Closed mainulpolash closed 5 years ago
Actually, I wanted to do query focused abstractive summarization using transformer model.
How will you be using the query? Will the query select some relevant portion of a given passage and then the model will summarize that portion?
Yeah, it is kind of that. Here is an example:
Document: "archbishop john foley a vatican spokesman says in : i know it would be an insult to the priests who have remained faithful to readmit these persons who have left the priesthood in ordering to marry." Query: is it wrong to maintain the tradition of Catholic priest celibacy? Summary: allowing priests to marrying insults celibacy.
You would first need a relevant dataset; but I don't think there really is a publicly available dataset specifically for query focused summarization. But what can be done is 1) Train a QA model\Reading-comprehension model - where the model will learn to extract a portion of the text based on a query 2) Train a abstractive summarization model 3) After training is done, put the output (the extracted text) of the QA model into model 2 (summarization model).
If you somehow get data specifically for query focused summarization, then ideally you want to create a reading-comprehension-QA inspired encoder that would encode both the query and the document (preferably with bi-directional attention and all that).
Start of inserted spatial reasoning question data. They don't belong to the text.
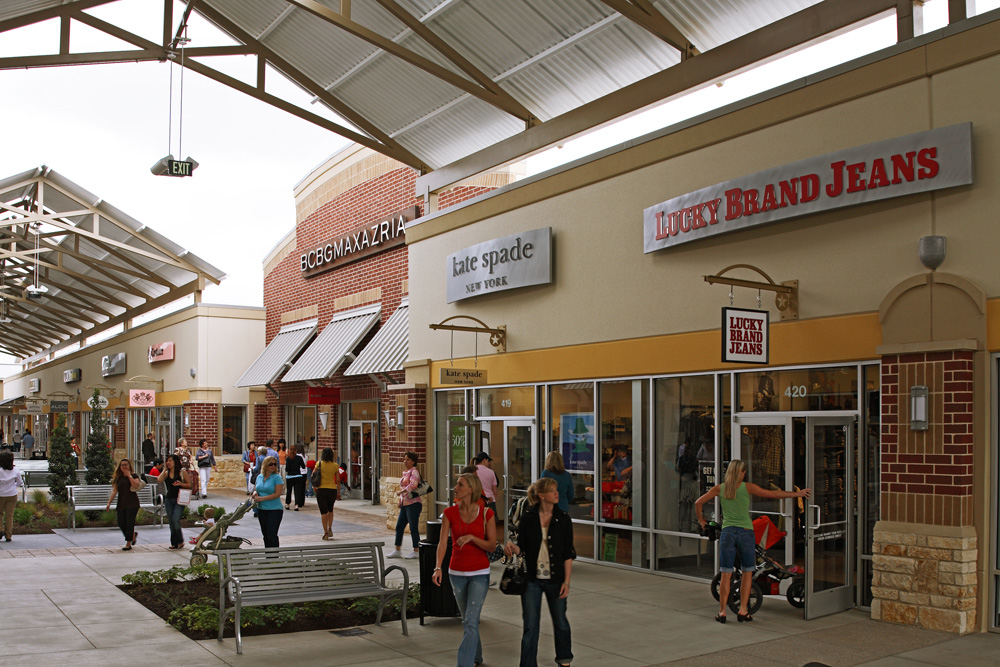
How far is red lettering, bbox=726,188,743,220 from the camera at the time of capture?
11055 millimetres

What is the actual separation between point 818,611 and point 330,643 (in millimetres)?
4940

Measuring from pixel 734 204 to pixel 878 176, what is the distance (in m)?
1.91

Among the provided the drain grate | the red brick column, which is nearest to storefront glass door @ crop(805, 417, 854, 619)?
the red brick column

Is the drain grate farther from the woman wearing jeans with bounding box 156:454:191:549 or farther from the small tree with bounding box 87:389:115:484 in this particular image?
the small tree with bounding box 87:389:115:484

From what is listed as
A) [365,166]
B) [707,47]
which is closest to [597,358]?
[707,47]

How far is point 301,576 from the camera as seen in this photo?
9.10 meters

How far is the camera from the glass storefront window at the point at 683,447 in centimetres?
1176

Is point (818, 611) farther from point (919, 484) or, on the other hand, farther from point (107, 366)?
point (107, 366)

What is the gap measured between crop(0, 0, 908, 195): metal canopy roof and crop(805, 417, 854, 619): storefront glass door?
14.2 feet

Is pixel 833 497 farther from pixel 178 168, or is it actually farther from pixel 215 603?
pixel 178 168

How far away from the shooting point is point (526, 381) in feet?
48.8

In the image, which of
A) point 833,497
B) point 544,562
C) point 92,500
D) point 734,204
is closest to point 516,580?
point 544,562

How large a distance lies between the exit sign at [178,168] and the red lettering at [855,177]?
439 inches

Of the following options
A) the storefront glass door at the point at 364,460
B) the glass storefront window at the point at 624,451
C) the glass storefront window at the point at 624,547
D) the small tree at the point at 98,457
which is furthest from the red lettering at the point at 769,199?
the small tree at the point at 98,457
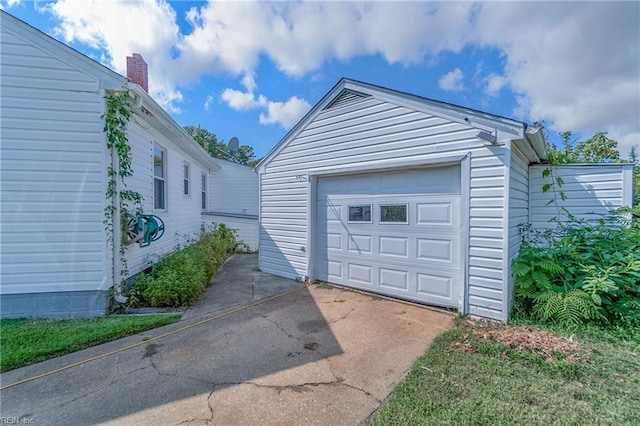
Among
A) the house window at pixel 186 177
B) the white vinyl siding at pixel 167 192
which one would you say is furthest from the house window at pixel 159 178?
the house window at pixel 186 177

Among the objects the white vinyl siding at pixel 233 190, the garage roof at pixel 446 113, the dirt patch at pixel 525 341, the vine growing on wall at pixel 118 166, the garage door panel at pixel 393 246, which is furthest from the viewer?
the white vinyl siding at pixel 233 190

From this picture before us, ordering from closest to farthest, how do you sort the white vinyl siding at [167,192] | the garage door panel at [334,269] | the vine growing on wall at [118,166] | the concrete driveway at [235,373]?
the concrete driveway at [235,373], the vine growing on wall at [118,166], the white vinyl siding at [167,192], the garage door panel at [334,269]

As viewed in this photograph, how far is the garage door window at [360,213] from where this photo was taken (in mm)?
5352

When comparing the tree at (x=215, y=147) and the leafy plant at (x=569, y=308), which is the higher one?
the tree at (x=215, y=147)

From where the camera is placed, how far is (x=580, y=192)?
5.18 m

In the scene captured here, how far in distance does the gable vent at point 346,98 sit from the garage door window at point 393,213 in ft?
7.34

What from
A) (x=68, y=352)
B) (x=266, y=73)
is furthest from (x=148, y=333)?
(x=266, y=73)

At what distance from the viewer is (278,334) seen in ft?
11.9

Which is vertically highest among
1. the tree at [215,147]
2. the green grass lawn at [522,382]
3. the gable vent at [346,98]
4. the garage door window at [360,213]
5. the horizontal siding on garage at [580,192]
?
the tree at [215,147]

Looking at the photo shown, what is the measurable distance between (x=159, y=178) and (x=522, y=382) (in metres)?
7.62

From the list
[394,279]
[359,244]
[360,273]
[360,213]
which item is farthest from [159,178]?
[394,279]

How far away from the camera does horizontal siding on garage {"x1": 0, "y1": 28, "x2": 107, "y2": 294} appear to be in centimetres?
398

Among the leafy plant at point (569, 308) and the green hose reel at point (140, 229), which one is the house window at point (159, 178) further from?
the leafy plant at point (569, 308)

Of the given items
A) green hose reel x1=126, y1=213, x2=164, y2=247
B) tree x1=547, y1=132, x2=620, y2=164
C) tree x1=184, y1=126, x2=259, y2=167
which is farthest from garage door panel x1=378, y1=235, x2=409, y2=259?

Then use a decoder (RNN/Transformer) on the encoded portion (preferably with interlayer attention) for abstractive summarization. (in this way you can train query focused summarization in a straight forward end to end fashion).
Also found this paper from googling (haven't read it but may be relevant): https://arxiv.org/abs/1801.07704
A relevant dataset is available on query focused abstractive summarization. This is the link: https://arxiv.org/abs/1704.08300. I was trying to use your model. Encode both the query and passage using the encoder and merger both the encoder output, then decode. But I'm facing problem with the shape of transformer while doing this. Is it possible to do in the way I am thinking? Or do you have any better suggestion for me?
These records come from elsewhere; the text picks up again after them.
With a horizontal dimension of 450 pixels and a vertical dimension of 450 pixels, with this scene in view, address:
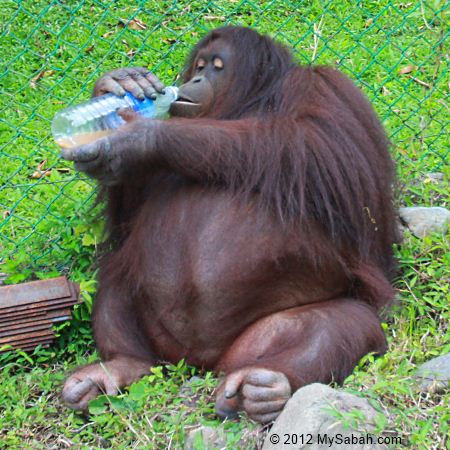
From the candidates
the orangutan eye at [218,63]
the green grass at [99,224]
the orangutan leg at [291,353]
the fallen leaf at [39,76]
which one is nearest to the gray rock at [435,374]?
the green grass at [99,224]

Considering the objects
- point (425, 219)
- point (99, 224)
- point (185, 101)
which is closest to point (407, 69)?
point (425, 219)

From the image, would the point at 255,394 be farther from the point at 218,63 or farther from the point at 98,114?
the point at 218,63

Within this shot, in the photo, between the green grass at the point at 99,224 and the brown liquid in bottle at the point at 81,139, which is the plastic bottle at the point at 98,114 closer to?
the brown liquid in bottle at the point at 81,139

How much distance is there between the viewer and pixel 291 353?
3107 millimetres

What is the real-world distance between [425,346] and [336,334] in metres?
0.34

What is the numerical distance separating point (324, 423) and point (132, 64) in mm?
3212

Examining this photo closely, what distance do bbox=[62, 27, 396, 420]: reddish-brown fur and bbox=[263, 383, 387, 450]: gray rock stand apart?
357 millimetres

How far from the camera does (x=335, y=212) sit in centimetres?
330

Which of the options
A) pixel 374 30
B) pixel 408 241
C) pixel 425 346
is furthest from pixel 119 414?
pixel 374 30

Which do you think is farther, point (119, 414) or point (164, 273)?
point (164, 273)

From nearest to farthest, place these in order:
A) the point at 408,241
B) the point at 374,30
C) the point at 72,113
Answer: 1. the point at 72,113
2. the point at 408,241
3. the point at 374,30

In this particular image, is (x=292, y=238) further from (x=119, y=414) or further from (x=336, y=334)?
(x=119, y=414)

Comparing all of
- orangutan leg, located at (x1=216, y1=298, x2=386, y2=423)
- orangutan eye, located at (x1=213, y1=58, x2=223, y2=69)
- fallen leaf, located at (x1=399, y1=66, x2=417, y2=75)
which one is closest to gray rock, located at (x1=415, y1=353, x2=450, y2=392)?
orangutan leg, located at (x1=216, y1=298, x2=386, y2=423)

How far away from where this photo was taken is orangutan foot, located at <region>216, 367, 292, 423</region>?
2871mm
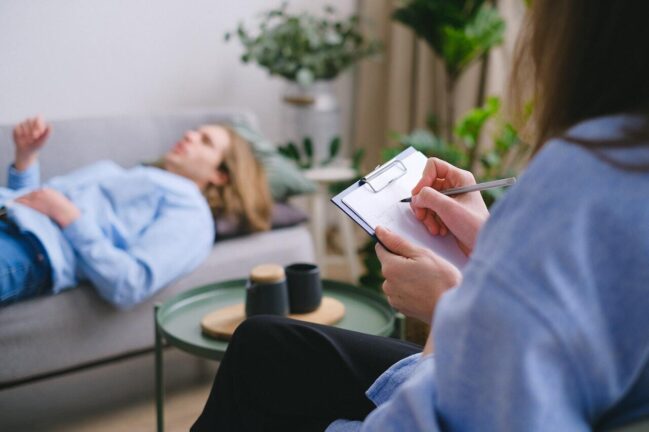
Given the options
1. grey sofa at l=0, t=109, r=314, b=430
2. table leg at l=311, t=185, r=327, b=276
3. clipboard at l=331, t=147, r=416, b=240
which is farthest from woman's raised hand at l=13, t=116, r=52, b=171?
clipboard at l=331, t=147, r=416, b=240

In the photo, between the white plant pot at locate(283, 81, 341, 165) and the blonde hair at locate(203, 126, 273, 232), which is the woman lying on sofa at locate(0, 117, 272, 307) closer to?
the blonde hair at locate(203, 126, 273, 232)

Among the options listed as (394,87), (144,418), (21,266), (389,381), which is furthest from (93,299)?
(394,87)

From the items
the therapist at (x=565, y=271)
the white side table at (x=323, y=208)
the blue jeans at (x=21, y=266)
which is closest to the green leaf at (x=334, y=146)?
the white side table at (x=323, y=208)

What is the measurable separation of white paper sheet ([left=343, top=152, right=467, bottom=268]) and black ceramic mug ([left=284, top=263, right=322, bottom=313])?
0.54 metres

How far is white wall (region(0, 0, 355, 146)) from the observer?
2627 millimetres

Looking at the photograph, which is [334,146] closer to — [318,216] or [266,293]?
[318,216]


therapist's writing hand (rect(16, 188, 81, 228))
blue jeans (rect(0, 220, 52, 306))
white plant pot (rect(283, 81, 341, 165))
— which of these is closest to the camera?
blue jeans (rect(0, 220, 52, 306))

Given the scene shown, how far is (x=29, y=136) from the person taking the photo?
1960mm

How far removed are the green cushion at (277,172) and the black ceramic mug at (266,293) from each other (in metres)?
0.97

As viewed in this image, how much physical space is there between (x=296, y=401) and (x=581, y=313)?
512 mm

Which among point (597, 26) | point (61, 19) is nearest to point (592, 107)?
point (597, 26)

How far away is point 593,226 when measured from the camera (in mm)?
487

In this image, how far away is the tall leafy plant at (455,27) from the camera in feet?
8.88

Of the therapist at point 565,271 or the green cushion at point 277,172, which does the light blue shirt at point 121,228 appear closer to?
the green cushion at point 277,172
Yes, your overall idea sounds fine. But if it will work or not depends on the details of your implementation. Are you trying to go for transformers for both encoder and decoder?
Where exactly are you facing problem with the transformer?
If you are using transformers as encoder, how are you exactly merging?
One suggestion would be to allow some interaction (potentially attention) in between query and passage while encoding them, if you aren't already.
You mean something like question-answering? https://rajpurkar.github.io/SQuAD-explorer/ Usually this is done by encoding both query and the passage (from which the answer is to be extracted (or abstracted))
I tried to implement models for that long ago: https://github.com/JRC1995/QA-bAbi-R_NET https://github.com/JRC1995/Dynamic-Memory-Network-Plus
They aren't really tested though, and Dynamic Memory Net didn't work as in the paper.
Anyway, you may find better approaches in other repos.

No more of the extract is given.